Mutfağın bahçeye bakan camına elimi siper etmiş halde karşımdaki manzarayı görmeye çalışırken ;
-Oha oha!Öpüşüyorlar mı lan onlar?
-Abi.Galiba biraz...
Ömer'in bizi 'Bu halde gönderemem abi konuşmam lazım' diye ikna edip Betül'ün yanına gitmesinin üzerinden yirmi dakika geçmişti ki karşılaştığımız manzara buydu.Ama belliydi bu dallamanın böyle bir şey yapacağı...Adam Betül de Betül diye fır dönüyor etrafta ...Rahat durur mu hiç?
-Birazı mı kalmış oğlum bayağı öpüşüyor bunlar.

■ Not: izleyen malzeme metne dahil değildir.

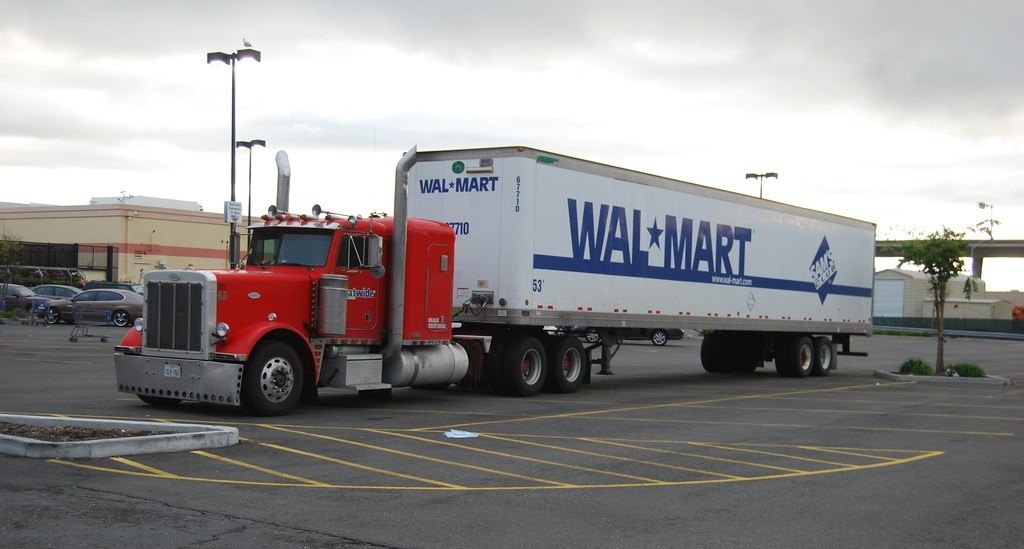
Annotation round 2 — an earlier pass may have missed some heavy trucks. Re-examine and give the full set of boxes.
[113,147,877,418]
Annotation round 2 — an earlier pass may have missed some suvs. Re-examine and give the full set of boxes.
[0,283,47,316]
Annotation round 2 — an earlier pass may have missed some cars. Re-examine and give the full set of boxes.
[36,288,144,327]
[567,326,685,346]
[31,285,86,304]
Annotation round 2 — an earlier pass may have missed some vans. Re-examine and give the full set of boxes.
[80,281,143,297]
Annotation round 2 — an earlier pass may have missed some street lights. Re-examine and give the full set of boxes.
[207,49,261,269]
[746,172,778,199]
[236,139,266,255]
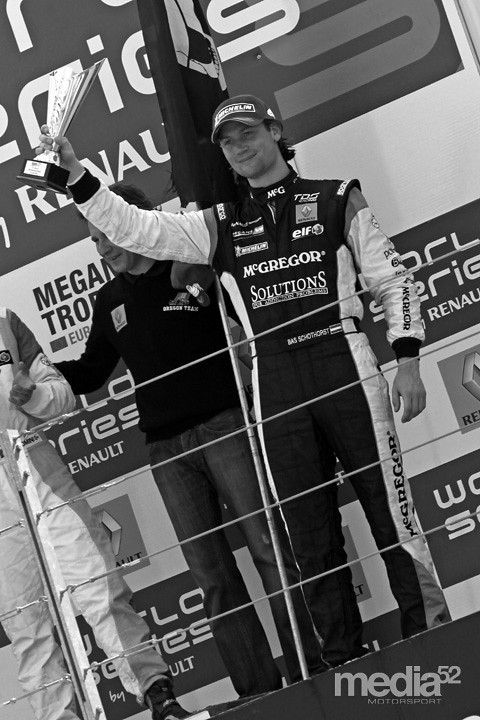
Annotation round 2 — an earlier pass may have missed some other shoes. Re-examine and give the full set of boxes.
[149,685,191,720]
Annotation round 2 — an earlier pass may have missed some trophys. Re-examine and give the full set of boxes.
[15,57,107,195]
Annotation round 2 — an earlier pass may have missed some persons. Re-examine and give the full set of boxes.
[0,303,194,720]
[35,93,454,670]
[50,181,329,703]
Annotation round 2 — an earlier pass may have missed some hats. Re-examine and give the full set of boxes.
[209,94,279,146]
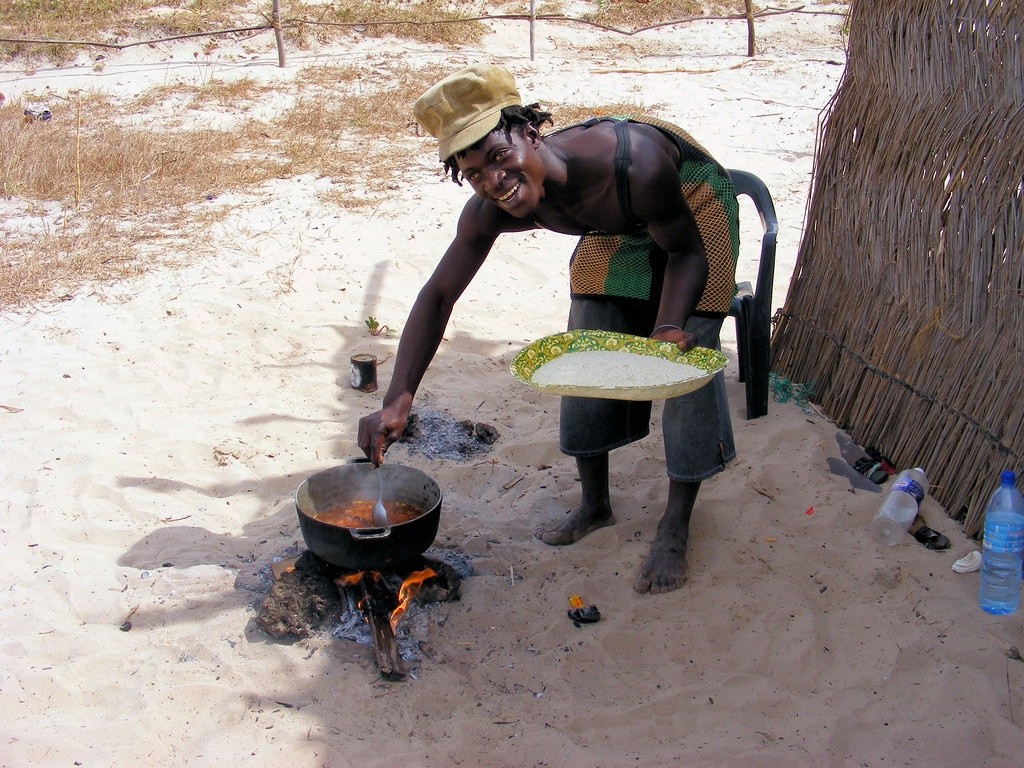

Bakma lan bakma!
Abim gözlerini hızla Ömer ve Betül'ün üzerinden çekip mutfağın içinde anlamsızca dolaşmaya devam ederken bir yandan da bana durum değerlendirmesi yaptırıyordu.
-Gökhan nedir durum oğlum?
-Aynı abi.
-Devam mı?
-Devam abi.
-Ulan Ömer!Ulan it!Lan bu gerizekalı zorla öpüyor olmasın kızı.
-Pek öyle görünmüyor abi.
-Eee yuh Gökhan.Bakma oğlum ayıp lan.
-Eee abi soruyorsun.
-Tamam kes.Her boka da cevabın var.Burada durup daha fazla izlemeyelim .Tövbe tövbe röntgenci gibi.Yürü içeri geçelim zaten Eda da gözümün içine içine bakıyor.Anladı bence bu işi de cadı.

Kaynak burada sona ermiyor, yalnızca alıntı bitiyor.